UDP Peering Source Port Problem #961
Description
The issue tracker is only for reporting bugs or submitting feature requests.
If you need technical assistance for running a node please consult the #fullnode channel on Discord (https://discord.gg/jrxApWC) or https://forum.helloiota.com/Technology/Help.
If you have general questions on IOTA you can go to https://iota.stackexchange.com/, https://helloiota.com/, or browse Discord channels (https://discord.gg/C88Wexg).
Bug description
When having a UDP neighbor, it seems that IRI will only allow a "session" to occur when the source port of the neighbor matches the port the neighbor was registered with.
Steps To Reproduce
Please see the two examples:
Example of a working UDP peering
Consider our address is udp://80.61.xxx.xxx:14600
and our neighbor's is:
udp://185.10.xxx.xxx:14600
After having added the neighbor (and the neighbor adds us) we can run tcpdump. We see the packets originating from the neighbor and the source port is 14600:
22:54:13.734570 IP 185.10.xxx.xxx.14600 > 80.61.xxx.xxx.14600: UDP, length 1650
In this situation IRI establishes a "session" and the neighbors are communicating.
Example of a non-working UDP peering
If our neighbor's packets traverse a router which performs PNAT (port address translation) we no longer see the source port of 14600, but some randomly assigned port:
22:54:13.734570 IP 185.10.xxx.xxx.30485 > 80.61.xxx.xxx.14600: UDP, length 1650
In this case, there's no "session" created and no communication between the neighbors.
The case with Docker
The problem described above is most problematic when running IRI in Docker (not on host network!).
When using the default docker network or a user-defined network -- masquerade is enabled by default. This means that the source IP of the container (normally on a 172.16.0.0/16 network) translates to the IP of the host. The problem is that the port also gets translated, hence the problem.
Disabling the masquerade from the network doesn't help because the source IP becomes that of the container rather than the host.
Spec
On what hardware is the node running on?
- Node can be baremetal or VPS.
OS:
- Ubuntu, Debian or CentOS, all the same.
IRI version:
- latest (1.5.3) and earlier.
Expected behaviour
Expect that when the UDP source port is translated, IRI can still allow the neighbors to communicate (that is the case with TCP).
Actual behaviour
When source port is translated, there is no communication between the neighbors.
Errors
No errors, just no communication.
Activity
cyclux commentedon Aug 30, 2018
Thanks for this detailed issue report! I can totally confirm all the points mentioned, it's also easy to reproduce. Probably many of the experienced UDP neighboring issues are linked to this. The topology would also be more healthy if there would not be so many "incompatible" neighbors (especially considering Nelson).
jakubcech commentedon Aug 30, 2018
Hey, thanks for reporting this!
legacycode commentedon Sep 18, 2018
I have the same problem running iri in a docker container with managed network. At the moment i am running on host network.
legacycode commentedon Sep 19, 2018
Found: moby/moby#15127 (comment)
cyclux commentedon Sep 20, 2018
Seems related yes, however in case of IRI it's primarily the source port which makes the trouble.
Is there any progress / insight in this regard yet?
nuriel77 commentedon Sep 21, 2018
@legacycode I am not 100% sure this is related.
jakubcech commentedon Nov 15, 2018
We decided we can remove both the UDP and TCP port checks from the peering logic. If anyone wants to take it up on himself and open a new PR, more than welcome. We will get to this eventually, but right now local snapshots have a priority. :)
Original PR with the change: https://github.com/iotaledger/iri/pull/206/files But there's also a dns refresher thread being spawned in Node.java that checks for port:
https://github.com/iotaledger/iri/blob/08c2cb9a0ff268001c77916c8d123956ddcbd889/src/main/java/com/iota/iri/network/Node.java#L122 and possibly more :)
Please also see Contributing guielines
jakubcech commentedon Nov 15, 2018
To add to this, adding neighbors with a port should still be possible. Otherwise we'd have to redo validations, addNeighbour calls and so on. It just won't be a requirement anymore and won't be relied on in the peering logic. If clients want to redo their dependencies to use port-less addresses, they can, but they don't have to.
^ thoughts?

TASK TO COMPLETE
Can you extract the passage of the UDP peering issue from "Disabling the masquerade" to "is no communication between the neighbors."? You won't need the data that comes next.

SUPPLIED ENTRIES
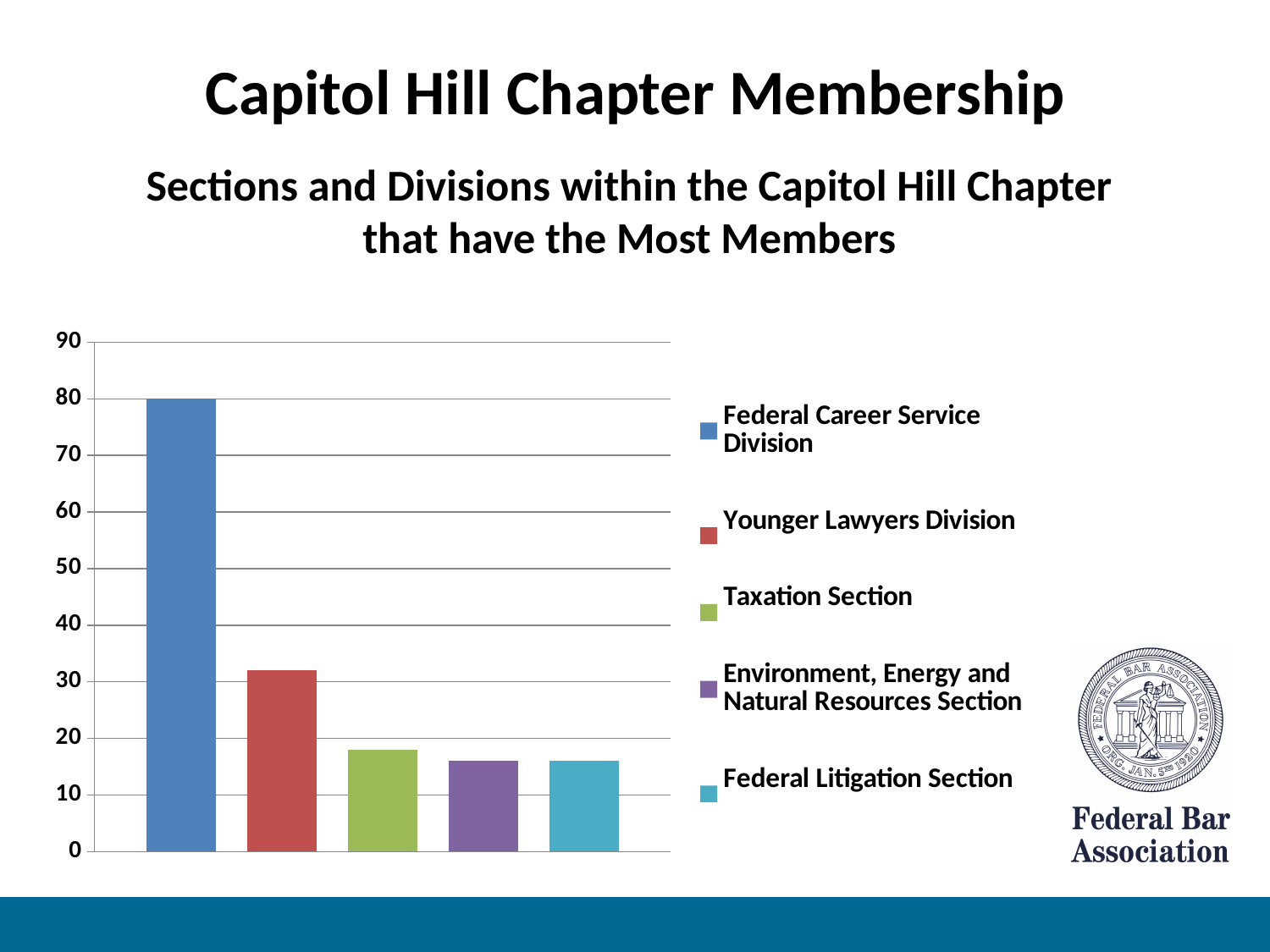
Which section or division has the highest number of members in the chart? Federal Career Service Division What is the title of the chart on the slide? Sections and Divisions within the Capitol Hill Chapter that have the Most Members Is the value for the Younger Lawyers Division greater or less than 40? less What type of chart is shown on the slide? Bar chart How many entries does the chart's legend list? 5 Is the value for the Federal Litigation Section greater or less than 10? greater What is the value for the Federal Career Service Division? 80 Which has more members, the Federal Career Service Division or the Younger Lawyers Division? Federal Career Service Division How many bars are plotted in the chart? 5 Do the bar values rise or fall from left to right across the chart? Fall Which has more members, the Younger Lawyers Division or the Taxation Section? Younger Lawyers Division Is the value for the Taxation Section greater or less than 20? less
---
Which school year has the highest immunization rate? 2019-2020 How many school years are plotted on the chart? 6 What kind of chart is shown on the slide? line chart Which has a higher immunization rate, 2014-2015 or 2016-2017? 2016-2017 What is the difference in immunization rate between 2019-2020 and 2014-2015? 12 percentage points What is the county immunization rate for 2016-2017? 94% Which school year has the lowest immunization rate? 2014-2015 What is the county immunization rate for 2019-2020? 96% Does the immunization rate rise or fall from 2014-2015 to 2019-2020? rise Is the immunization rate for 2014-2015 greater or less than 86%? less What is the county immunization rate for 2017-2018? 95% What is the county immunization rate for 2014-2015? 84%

RESULT OF THE TASK
Disabling the masquerade from the network doesn't help because the source IP becomes that of the container rather than the host.
Spec
On what hardware is the node running on?
- Node can be baremetal or VPS.
OS:
- Ubuntu, Debian or CentOS, all the same.
IRI version:
- latest (1.5.3) and earlier.
Expected behaviour
Expect that when the UDP source port is translated, IRI can still allow the neighbors to communicate (that is the case with TCP).
Actual behaviour
When source port is translated, there is no communication between the neighbors.